→ **ACTIVITY LIST**:
a) Answer these questions from the article on fish restocking:
(i) Where are the fish bred and raised?
(ii) How many fish were released into South East waters?
(iii) What are the young fish fed after incubation?
b) Extend the article on fish restocking, picking up right after its final sentence.

→ **TEXT SHOWN**:
=== Section Start ===
Anglers in Kent and across the country can rejoice as the Environment Agency’s annual fish restocking program brings them a ‘FISHmas’ surprise.

Thousands of juvenile fish of various species have been released into rivers, still waters, and local clubs in the South East.

The fish restocking program is a key component of the Environment Agency’s efforts to improve fisheries around the country. The fish are bred and raised at the Calverton Fish Farm near Nottingham, which has been the main source of coarse fish for the Environment Agency for 32 years. The fish are quality, pure-bred, and disease-free, and are used to replenish our rivers every winter.

Joe Kitanosono, Fisheries Officer at the Environment Agency, said:

“By releasing over 48,000 fish into our South East waters, we are helping to increase our local fish populations. Our breeding program aims to enhance fishing by providing more stocks and opportunities for anglers.

Angling is a beneficial outdoor activity that can improve mental health, so we hope that our waters and clubs will appeal to both new and experienced anglers.

We collaborate with our partners to safeguard and improve our fish populations, by tackling pollution, enhancing habitats, water quality, and fish migration. This vital work is made possible by rod licences.”

The fish released into the wild have gone through a complex 18-month process. They are produced by hand from sperm and eggs, and incubated in fresh water with controlled temperature for 3 to 30 days, depending on the species. They are then fed with tiny brine shrimp and stocked in ponds onsite. When they reach 18 months, they are ready for their biggest journey.
=== Section End ===
Saved entries
=== Section Start ===
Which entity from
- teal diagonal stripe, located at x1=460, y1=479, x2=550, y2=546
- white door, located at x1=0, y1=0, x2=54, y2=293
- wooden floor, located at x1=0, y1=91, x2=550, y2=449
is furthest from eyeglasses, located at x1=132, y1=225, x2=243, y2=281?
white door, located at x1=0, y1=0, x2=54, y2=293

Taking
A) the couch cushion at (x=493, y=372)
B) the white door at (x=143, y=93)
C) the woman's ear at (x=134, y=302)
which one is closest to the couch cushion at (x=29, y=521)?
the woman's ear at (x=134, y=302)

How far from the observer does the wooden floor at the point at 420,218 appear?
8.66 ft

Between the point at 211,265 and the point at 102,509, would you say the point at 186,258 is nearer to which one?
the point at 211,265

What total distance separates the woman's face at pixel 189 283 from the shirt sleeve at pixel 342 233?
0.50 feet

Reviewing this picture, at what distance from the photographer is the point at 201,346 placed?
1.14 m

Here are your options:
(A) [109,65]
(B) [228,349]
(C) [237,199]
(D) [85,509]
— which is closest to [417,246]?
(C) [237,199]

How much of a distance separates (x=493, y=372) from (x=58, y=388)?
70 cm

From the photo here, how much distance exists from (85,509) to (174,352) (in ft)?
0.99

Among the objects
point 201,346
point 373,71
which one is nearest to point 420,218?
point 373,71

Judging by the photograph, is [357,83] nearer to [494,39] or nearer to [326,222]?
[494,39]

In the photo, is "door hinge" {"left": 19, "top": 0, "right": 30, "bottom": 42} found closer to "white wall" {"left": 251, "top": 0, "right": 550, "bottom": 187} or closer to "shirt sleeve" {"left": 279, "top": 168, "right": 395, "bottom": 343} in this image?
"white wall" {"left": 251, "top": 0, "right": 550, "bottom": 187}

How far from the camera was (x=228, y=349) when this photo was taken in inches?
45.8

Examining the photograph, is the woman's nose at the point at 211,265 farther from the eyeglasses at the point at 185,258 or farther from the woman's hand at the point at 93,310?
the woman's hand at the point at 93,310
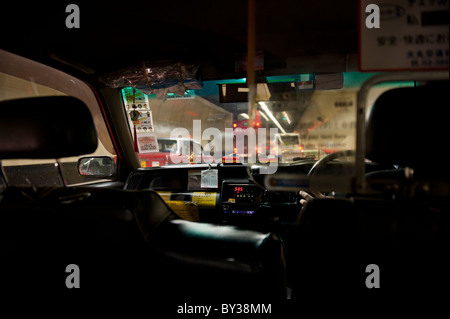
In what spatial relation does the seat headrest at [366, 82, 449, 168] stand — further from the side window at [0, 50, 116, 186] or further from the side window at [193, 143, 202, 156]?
the side window at [193, 143, 202, 156]

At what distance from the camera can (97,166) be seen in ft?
10.9

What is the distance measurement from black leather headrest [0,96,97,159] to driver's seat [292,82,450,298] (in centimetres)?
133

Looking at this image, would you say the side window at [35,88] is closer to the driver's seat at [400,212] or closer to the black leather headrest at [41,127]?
the black leather headrest at [41,127]

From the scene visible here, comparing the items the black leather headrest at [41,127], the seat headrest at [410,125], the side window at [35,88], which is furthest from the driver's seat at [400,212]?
the side window at [35,88]

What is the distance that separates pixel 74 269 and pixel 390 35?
1686 mm

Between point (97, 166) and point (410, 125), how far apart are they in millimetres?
3397

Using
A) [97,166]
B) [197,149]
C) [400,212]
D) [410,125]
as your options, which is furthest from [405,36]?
[97,166]

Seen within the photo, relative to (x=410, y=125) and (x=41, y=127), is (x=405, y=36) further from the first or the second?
(x=41, y=127)

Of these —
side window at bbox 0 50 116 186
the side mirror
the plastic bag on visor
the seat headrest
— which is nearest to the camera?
the seat headrest

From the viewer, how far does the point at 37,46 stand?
2488mm

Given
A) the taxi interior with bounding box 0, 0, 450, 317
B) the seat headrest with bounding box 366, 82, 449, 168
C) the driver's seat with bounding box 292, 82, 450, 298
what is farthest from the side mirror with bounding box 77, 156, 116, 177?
the seat headrest with bounding box 366, 82, 449, 168

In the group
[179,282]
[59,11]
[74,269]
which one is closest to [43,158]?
[74,269]

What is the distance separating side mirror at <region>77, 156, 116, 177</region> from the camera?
328 centimetres

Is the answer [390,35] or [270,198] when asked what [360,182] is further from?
[270,198]
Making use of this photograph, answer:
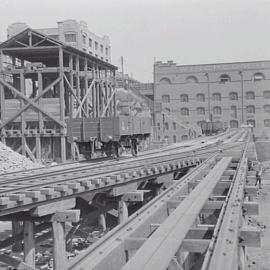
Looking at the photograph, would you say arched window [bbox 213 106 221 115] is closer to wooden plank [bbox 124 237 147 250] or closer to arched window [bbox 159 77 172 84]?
arched window [bbox 159 77 172 84]

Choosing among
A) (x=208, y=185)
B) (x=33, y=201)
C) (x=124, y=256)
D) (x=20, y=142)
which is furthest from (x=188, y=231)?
(x=20, y=142)

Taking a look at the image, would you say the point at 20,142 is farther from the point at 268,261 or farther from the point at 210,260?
the point at 210,260

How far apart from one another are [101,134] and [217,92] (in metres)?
53.4

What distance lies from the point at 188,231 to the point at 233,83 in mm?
68673

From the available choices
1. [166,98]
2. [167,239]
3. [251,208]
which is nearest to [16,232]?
[251,208]

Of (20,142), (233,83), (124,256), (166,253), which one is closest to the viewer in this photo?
(166,253)

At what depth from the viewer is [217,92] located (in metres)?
71.9

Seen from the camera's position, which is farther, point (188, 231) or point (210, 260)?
point (188, 231)

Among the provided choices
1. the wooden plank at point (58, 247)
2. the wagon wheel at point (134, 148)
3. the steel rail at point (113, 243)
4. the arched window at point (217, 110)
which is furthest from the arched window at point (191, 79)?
the steel rail at point (113, 243)

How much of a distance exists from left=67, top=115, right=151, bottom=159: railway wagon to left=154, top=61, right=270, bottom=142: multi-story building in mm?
48314

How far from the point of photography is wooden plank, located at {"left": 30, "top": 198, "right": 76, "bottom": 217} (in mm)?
9383

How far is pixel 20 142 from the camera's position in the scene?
31.5 m

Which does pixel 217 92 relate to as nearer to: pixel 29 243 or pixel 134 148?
pixel 134 148

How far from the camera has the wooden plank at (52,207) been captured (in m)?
9.38
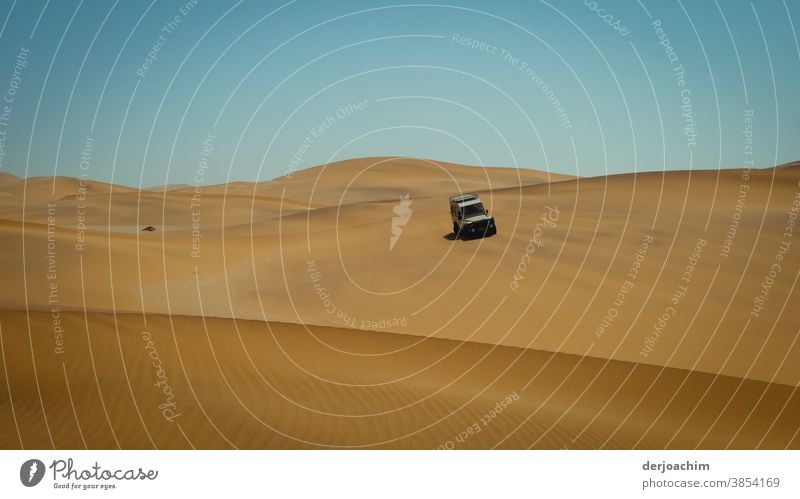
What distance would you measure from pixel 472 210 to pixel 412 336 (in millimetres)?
9820

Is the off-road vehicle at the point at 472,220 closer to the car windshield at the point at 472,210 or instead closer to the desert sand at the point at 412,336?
the car windshield at the point at 472,210

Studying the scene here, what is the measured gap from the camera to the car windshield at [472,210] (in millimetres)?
29759

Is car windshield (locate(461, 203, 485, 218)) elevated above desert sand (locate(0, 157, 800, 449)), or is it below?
above

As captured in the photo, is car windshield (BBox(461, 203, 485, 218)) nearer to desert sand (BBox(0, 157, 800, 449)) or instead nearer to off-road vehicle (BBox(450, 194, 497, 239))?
off-road vehicle (BBox(450, 194, 497, 239))

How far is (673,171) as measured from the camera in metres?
55.9

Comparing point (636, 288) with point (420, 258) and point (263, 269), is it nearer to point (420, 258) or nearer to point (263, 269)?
point (420, 258)

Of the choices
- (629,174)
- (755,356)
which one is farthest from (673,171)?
(755,356)

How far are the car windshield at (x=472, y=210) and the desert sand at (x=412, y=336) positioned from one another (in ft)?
4.37

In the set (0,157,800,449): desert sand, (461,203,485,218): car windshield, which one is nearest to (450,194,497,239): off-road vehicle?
(461,203,485,218): car windshield

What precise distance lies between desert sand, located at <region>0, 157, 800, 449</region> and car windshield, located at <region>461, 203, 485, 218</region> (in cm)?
133

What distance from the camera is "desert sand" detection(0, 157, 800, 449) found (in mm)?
15703

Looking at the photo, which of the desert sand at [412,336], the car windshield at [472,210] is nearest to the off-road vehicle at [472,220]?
the car windshield at [472,210]

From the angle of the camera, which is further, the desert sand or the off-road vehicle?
the off-road vehicle

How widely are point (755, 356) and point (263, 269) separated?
16872 mm
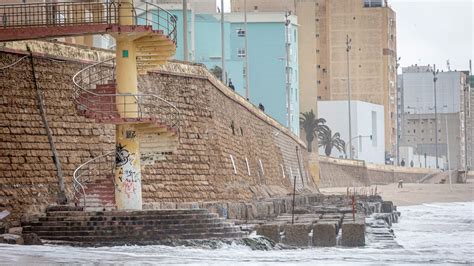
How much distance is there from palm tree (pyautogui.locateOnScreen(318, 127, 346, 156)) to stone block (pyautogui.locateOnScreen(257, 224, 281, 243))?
84921 mm

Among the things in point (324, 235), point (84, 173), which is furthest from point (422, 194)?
point (84, 173)

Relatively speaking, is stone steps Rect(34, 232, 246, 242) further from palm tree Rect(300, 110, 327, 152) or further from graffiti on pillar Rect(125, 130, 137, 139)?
palm tree Rect(300, 110, 327, 152)

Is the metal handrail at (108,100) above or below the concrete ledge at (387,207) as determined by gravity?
above

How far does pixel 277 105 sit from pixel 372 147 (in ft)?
136

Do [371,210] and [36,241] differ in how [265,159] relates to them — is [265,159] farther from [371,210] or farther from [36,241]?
[36,241]

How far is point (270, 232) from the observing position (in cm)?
3152

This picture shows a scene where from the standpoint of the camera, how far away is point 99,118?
95.7ft

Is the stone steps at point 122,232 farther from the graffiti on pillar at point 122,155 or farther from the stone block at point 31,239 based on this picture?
the graffiti on pillar at point 122,155

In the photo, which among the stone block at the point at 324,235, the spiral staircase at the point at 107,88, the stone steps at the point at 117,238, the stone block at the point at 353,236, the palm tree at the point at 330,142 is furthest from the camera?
the palm tree at the point at 330,142

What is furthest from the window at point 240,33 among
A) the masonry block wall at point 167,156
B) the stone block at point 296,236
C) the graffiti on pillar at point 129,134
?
the graffiti on pillar at point 129,134

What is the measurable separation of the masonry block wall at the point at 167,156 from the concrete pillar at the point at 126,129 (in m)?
2.70

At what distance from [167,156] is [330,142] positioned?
3163 inches

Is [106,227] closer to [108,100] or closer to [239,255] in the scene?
[239,255]

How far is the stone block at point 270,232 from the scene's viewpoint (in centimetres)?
3135
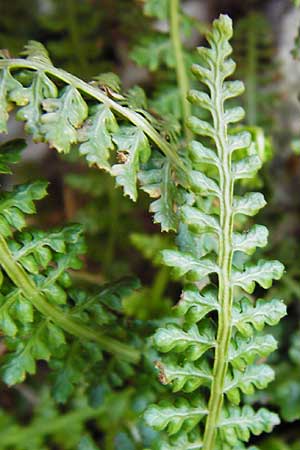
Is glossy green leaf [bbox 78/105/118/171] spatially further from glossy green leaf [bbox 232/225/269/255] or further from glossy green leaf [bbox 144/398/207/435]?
glossy green leaf [bbox 144/398/207/435]

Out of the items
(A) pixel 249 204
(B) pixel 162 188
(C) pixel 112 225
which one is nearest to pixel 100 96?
(B) pixel 162 188

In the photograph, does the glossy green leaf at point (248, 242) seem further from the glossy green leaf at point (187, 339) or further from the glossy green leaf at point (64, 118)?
the glossy green leaf at point (64, 118)

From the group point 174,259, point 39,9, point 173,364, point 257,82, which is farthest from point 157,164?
point 39,9

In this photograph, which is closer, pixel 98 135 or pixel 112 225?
=== Section End ===
→ **TASK ANSWERS**:
a)
(i) At the Calverton Fish Farm near Nottingham.
(ii) Over 48,000.
(iii) Tiny brine shrimp.

b)
They are transferred into large tanks with oxygen and loaded onto trucks that transport them across the country. At their destination, fisheries officers gently remove the fish from the tanks and release them into our rivers. Winter is the best time for restocking, as the low water temperature reduces stress on the fish and improves their survival rates. It also allows them to adapt to their new environment, before they spawn in the spring.

Environment Agency fisheries officers use data from national fish surveys to determine where the fish are most needed, based on factors such as breeding, survival, and pollution. These surveys help the Environment Agency ensure that the fish are distributed to the right places and support angling clubs to improve local fishing spots.

Fish are essential for maintaining a balanced eco-system in a river, so the restocking program also benefits the wider natural environment. It’s a win-win situation for everyone!

Another 25,000 fish will be delivered to the South East in the New Year.